The UK government, based on a recommendation from the secretary of state for international trade, has proposed to extend for a further two years tariffs and quotas on 15 categories of steel products to sustain domestic steel production, it said June 23.
The decision, which is expected to be given formal approval in parliamentary business June 30, was welcomed by UK steel producers.
“Today’s decision to maintain the UK’s steel safeguard in full once again shows that the government is backing Britain’s steel industry,” said Gareth Stace, director general of producers’ association UK Steel.
“Huge credit must be given to the determination and purpose shown by the prime minister and the secretaries of state at [the Department for International Trade] and [the Department for Business, Energy and Industrial Strategy] in ensuring the right result was ultimately delivered.
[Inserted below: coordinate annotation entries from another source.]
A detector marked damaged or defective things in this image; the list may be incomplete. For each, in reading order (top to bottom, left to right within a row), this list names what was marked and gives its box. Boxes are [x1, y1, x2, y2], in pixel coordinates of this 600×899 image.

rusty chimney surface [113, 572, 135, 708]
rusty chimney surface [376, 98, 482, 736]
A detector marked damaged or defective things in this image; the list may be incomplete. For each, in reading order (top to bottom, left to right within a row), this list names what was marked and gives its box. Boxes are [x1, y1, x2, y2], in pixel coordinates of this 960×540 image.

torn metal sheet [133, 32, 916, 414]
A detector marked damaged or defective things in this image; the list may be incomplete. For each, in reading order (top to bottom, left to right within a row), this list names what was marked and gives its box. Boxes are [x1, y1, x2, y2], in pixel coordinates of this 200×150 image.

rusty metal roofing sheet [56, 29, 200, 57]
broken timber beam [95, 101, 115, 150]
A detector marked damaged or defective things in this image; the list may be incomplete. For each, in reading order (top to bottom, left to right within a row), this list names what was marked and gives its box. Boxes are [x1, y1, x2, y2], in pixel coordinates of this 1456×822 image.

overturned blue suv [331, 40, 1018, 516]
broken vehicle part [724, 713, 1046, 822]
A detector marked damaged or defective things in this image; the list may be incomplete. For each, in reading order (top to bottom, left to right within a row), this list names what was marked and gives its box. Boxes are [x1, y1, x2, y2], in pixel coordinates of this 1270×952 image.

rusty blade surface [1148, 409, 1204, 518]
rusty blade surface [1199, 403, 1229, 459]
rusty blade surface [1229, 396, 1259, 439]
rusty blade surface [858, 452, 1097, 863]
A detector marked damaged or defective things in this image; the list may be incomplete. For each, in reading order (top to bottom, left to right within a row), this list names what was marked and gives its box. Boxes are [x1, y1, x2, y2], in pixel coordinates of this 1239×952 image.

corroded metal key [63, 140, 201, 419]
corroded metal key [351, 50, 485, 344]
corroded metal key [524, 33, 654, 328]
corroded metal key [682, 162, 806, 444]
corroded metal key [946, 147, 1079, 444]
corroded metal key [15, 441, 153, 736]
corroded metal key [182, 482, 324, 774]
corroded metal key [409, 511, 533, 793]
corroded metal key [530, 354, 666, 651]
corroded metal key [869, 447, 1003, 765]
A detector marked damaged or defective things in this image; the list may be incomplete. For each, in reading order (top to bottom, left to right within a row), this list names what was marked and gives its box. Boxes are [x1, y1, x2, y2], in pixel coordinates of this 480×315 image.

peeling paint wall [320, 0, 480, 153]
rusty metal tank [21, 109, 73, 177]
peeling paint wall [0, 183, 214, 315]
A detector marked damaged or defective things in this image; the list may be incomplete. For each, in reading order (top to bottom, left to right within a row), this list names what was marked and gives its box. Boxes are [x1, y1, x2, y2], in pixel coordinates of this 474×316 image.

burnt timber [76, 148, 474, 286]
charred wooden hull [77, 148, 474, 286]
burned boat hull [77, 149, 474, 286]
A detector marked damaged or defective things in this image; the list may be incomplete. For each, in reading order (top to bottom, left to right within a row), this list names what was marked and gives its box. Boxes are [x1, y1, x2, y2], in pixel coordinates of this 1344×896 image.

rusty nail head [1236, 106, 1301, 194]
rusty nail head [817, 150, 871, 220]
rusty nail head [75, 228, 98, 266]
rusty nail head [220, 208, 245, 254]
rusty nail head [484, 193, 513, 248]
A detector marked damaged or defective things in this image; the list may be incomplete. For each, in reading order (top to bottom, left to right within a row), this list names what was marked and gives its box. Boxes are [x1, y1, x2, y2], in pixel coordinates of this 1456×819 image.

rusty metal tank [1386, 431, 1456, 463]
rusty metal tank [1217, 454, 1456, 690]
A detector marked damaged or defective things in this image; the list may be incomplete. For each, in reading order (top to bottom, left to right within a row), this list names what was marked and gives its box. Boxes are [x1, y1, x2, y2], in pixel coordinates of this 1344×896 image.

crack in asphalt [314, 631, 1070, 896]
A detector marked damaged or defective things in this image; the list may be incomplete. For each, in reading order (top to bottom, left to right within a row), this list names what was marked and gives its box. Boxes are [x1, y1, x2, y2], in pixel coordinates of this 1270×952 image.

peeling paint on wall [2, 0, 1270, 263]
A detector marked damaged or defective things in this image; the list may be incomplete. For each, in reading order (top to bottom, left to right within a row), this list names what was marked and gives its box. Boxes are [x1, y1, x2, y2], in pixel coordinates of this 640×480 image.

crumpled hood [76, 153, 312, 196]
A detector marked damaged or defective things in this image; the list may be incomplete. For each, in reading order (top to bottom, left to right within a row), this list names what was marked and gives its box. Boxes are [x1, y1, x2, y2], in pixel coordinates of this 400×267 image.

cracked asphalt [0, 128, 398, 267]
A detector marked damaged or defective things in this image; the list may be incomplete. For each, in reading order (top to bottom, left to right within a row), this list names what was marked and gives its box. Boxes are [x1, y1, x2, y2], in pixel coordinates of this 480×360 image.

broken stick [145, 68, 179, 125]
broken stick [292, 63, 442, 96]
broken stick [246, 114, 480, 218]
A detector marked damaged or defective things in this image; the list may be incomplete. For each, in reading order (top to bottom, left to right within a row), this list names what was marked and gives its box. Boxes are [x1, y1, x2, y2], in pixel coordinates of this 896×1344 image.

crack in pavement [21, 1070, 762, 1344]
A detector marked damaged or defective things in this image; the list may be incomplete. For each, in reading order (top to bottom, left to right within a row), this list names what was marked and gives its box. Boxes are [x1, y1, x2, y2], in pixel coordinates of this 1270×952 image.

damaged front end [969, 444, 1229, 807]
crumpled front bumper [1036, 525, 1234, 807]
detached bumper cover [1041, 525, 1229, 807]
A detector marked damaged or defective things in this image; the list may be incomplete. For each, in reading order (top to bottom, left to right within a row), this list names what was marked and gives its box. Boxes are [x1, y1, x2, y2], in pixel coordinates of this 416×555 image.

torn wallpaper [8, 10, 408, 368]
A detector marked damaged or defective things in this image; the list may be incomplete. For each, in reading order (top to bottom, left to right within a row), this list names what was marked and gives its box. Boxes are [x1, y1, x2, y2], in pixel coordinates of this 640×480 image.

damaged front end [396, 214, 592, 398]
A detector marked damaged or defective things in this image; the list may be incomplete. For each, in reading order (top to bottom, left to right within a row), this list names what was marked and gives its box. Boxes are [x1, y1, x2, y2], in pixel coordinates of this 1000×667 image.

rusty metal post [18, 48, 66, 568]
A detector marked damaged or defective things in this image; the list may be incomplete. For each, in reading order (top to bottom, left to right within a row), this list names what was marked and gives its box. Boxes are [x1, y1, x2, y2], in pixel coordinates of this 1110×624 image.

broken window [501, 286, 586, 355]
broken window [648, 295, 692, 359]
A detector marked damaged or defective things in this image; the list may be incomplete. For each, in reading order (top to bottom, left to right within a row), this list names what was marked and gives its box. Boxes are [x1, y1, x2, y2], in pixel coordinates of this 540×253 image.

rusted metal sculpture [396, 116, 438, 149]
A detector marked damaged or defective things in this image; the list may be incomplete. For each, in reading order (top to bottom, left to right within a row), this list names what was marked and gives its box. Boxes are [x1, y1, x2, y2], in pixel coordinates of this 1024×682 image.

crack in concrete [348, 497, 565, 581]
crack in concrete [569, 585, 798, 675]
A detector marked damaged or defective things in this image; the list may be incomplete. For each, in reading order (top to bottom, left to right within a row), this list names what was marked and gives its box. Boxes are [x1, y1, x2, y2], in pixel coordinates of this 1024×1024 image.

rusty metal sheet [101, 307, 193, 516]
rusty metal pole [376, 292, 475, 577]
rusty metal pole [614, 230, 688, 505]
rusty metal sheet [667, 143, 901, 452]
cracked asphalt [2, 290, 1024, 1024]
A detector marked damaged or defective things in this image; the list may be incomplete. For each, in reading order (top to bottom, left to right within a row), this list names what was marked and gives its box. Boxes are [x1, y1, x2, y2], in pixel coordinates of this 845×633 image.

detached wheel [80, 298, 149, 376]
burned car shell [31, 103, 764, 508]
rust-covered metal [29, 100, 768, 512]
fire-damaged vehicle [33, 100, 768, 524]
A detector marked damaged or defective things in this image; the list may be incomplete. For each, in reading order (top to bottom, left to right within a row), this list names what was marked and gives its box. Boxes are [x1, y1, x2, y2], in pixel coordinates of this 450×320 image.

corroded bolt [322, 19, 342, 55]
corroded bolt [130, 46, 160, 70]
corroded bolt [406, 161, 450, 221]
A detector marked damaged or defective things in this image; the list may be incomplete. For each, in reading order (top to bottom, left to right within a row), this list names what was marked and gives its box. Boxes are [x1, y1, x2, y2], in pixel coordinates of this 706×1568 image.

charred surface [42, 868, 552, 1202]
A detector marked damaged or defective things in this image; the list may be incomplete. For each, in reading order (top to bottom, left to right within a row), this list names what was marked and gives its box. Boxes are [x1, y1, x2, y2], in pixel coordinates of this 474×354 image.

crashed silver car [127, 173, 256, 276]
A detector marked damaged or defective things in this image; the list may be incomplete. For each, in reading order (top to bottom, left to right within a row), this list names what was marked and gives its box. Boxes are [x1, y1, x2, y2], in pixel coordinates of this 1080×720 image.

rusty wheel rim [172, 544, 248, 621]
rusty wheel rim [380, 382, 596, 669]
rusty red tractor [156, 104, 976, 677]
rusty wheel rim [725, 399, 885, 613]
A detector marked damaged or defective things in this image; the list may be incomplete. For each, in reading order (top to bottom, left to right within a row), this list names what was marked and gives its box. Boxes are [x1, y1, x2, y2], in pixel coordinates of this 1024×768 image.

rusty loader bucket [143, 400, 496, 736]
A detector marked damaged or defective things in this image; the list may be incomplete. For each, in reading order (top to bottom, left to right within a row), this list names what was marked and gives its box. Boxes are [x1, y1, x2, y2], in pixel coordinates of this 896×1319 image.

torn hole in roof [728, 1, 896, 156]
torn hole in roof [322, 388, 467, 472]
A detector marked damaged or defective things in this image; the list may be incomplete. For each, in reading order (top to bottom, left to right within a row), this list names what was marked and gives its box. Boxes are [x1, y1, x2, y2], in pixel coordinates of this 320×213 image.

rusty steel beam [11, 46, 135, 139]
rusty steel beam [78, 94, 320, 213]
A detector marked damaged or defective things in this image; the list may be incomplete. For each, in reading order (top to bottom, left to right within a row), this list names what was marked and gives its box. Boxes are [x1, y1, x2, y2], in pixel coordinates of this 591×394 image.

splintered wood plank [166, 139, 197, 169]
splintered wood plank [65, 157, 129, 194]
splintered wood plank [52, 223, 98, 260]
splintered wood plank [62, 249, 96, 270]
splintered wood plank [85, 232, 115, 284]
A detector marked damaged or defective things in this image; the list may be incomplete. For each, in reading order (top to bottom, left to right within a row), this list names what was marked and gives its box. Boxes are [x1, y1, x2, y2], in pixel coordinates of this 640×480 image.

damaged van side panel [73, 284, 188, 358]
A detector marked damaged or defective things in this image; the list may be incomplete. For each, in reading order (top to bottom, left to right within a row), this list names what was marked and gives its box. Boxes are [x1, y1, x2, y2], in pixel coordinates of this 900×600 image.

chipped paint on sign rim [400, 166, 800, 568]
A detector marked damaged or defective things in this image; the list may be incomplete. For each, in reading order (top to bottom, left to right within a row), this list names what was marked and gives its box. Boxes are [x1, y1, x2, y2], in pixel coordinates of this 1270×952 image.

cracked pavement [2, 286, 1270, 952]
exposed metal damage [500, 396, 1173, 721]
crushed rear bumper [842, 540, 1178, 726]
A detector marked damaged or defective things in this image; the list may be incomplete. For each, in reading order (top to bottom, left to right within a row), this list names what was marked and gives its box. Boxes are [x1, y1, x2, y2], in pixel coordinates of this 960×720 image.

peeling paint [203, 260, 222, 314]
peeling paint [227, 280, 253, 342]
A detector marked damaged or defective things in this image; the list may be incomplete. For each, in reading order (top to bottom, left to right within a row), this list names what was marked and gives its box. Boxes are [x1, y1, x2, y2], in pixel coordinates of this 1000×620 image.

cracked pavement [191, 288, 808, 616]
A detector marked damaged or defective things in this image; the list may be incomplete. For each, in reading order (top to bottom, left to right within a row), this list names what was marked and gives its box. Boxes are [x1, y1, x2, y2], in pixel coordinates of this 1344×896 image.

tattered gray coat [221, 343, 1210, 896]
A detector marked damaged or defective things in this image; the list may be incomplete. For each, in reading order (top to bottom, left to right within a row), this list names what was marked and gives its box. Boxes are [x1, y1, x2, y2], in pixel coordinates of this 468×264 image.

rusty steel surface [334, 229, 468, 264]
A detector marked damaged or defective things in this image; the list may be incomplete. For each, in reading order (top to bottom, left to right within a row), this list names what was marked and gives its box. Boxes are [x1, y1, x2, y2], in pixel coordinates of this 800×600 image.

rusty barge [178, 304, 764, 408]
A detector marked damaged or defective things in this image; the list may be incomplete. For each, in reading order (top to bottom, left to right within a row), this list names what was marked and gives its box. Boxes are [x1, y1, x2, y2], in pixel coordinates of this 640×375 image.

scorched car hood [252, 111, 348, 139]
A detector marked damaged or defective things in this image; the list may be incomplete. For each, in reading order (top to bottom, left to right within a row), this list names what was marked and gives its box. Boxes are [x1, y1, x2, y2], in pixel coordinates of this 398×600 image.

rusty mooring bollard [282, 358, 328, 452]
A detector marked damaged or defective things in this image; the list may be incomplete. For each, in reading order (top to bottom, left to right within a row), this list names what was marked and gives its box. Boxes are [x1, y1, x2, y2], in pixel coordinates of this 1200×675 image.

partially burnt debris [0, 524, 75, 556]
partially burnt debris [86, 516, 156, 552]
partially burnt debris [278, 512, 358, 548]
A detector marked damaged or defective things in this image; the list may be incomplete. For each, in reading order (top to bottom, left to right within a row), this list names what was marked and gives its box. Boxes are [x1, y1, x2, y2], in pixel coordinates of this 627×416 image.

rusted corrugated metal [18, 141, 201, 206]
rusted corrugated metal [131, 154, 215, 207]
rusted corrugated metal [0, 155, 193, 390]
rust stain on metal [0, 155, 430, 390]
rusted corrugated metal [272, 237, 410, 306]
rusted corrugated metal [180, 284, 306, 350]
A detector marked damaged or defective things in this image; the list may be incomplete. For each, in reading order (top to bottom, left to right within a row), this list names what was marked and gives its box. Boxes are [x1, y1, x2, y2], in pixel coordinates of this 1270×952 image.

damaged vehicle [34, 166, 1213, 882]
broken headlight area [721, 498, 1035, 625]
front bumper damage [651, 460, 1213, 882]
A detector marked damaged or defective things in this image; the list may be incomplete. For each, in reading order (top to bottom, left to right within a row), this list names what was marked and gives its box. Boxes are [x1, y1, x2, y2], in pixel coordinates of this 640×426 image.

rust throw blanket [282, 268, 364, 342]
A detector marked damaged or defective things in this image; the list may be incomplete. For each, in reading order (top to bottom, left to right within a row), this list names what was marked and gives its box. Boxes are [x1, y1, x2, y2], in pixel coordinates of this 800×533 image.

As the UK establishes itself as an independent trading nation, they have taken their duty seriously to stand up for jobs in British steelmaking and for the future of this strategic industry.”
The UK safeguards system that is due to expire on June 30 has been under review since late 2021. It mirrors the EU safeguards system, put in place in mid-2018 in response to the US’s imposition of Section 232 import tariffs of 25% on steel imports in March that year.
The UK trade secretary has proposed, on the basis of a Report of Findings from the Trade Remedies Authority (TRA), to extend the measure for a further two years (from 1 July 2022 until 30 June 2024) for the following five steel categories: 6 – Tin mill products; 7 – Non-alloy and other alloy quarto plates; 12 – Merchant bars and light sections; 16 – Non-alloy and other alloy wire rod and 17 – Angles, shapes, and sections of iron or non-alloy steel.
The trade secretary has concluded that, on the basis of the TRA’s Report of Findings there is clear evidence that: “if the measure were discontinued, there would be serious injury or the threat of serious injury to UK producers.” The trade secretary also concluded that the retention of the measure for these categories of steel is in the economic interest of the UK.
For category 12, severe supply problems have been identified, potentially involving associated increased costs to businesses using those products: the trade secretary therefore proposes increasing the tariff rate quota on Category 12a by 126,136 mt to ensure it better reflects trade flows.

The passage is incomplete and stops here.